# start of Records

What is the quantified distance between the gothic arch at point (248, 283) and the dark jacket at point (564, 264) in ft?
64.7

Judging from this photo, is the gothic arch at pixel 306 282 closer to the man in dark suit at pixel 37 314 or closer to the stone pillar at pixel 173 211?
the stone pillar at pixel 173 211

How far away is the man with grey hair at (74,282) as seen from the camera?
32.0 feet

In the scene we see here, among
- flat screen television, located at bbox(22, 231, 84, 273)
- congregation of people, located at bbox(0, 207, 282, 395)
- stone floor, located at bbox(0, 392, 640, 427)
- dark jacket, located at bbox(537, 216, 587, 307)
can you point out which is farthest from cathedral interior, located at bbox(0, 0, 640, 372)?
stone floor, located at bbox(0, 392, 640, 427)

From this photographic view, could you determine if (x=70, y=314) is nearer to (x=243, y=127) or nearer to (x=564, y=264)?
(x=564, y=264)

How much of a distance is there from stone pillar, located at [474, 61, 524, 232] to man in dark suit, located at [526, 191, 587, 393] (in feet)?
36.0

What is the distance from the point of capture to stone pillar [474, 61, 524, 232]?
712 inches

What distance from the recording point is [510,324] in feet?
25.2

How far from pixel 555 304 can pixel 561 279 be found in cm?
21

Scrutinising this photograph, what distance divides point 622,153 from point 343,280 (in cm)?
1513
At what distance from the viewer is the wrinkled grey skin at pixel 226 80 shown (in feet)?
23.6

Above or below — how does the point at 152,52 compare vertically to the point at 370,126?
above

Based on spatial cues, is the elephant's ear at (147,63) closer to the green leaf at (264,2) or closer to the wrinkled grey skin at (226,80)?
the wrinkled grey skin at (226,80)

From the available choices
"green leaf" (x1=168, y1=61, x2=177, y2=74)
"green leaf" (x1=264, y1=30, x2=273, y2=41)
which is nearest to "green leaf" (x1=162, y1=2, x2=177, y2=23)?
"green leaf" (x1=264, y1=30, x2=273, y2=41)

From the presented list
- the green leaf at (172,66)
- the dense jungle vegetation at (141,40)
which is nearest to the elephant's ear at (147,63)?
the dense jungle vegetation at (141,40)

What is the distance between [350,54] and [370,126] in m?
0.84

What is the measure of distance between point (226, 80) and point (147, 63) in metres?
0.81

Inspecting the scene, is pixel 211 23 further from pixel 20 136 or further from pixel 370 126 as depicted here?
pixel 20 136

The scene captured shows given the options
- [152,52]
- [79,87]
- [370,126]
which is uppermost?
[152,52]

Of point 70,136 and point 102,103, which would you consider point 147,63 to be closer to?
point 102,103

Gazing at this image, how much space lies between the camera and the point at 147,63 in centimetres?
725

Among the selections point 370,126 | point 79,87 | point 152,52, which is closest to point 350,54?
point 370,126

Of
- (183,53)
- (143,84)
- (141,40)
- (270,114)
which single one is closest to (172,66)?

# end of Records

Print exactly the lines from the one with "From the presented list" through the end of the data, inclusive.

From the presented list
- the green leaf at (172,66)
- the dense jungle vegetation at (141,40)
which is nearest to the elephant's ear at (147,63)?
the dense jungle vegetation at (141,40)

What is the distance between [350,54] and [370,126] in m?
0.84

What is the measure of distance between point (226, 80) and point (147, 63) in metres?
0.81

Inspecting the scene, is pixel 211 23 further from pixel 20 136 or further from pixel 370 126 as depicted here?
pixel 20 136

The scene captured shows given the options
- [152,52]
- [79,87]
- [370,126]
which is uppermost?
[152,52]

Of point 70,136 and point 102,103, which would you consider point 147,63 to be closer to?
point 102,103

Gazing at this image, how much space lies between the camera and the point at 147,63 in centimetres?
725

Among the selections point 370,126 | point 79,87 | point 152,52, which is closest to point 350,54?
point 370,126

Of
- (183,53)
- (143,84)
- (141,40)
- (270,114)
which single one is closest to (172,66)?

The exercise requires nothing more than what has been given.